Drug recovery services must improve in Scotland if the drug death rates are to be reduced, campaigners have said.

Services are inaccessible, rehabilitation choices are restricted, and people are still being punished for addiction, according to a leading recovery advocacy group.

Faces and Voices of Recovery (Favour Scotland) are urging politicians and government to refocus on tackling drug deaths.

The latest annual figures showed that in 2020 there were 1337 drug related deaths in Scotland and in Glasgow city it hist a record high of 291.

There is little sign of improvement with initial police reports for 2021 show that there is estimated to be at least one a day in Greater Glasgow area.

Favour are calling for candidates in the local council election to back their five point pledge to improve services.

It includes the right to the highest standard of mental and physical health, the right to recovery in the criminal justice system and the right to objective information on evidence-based pathways to harm reduction and recovery.

The group also asks for the highest standards in specialist care and for politicians to provide meaningful representation to people with addictions.

Favor is holding its Recovery Rising Exhibition and Conference in Glasgow today to highlight economic and academic arguments for transforming services from “perpetual addiction to recovery based”.

Annemarie Ward, Favor Scotland CEO, said Scotland’s politicians must get re-focused on the solutions to the drug death crisis.

She said: “In the middle of a cost of living crisis, it’s essential that Scotland’s politicians don’t forget that more than a thousand people are dying in this country every year from drug addiction and most of the people who die come from our poorest communities and will be hit far harder than everyone else.

“Our report on the landscape across Scotland highlights yet again that our addiction services are woefully inadequate.

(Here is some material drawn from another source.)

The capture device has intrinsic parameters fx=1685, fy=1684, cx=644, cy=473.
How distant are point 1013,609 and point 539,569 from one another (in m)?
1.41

Even with the rise in investment, which is very welcome, services are not delivering the help that people who are suffering need and want.

“Our report clearly outlines that many services act with impunity and serve themselves rather than the people seeking help.”

Favour point to reports by the Auditor general that there are flaws in Scotland’s drug addiction treatment system, including problems identifying where the money is going and what value the current investments are delivering.

Ms Ward added: “When even the Auditor General can’t identify where this funding is going, we surely have to ask ourselves if it’s time to do things differently and bring in different organisations to provide leadership and better support for people and families who are suffering.”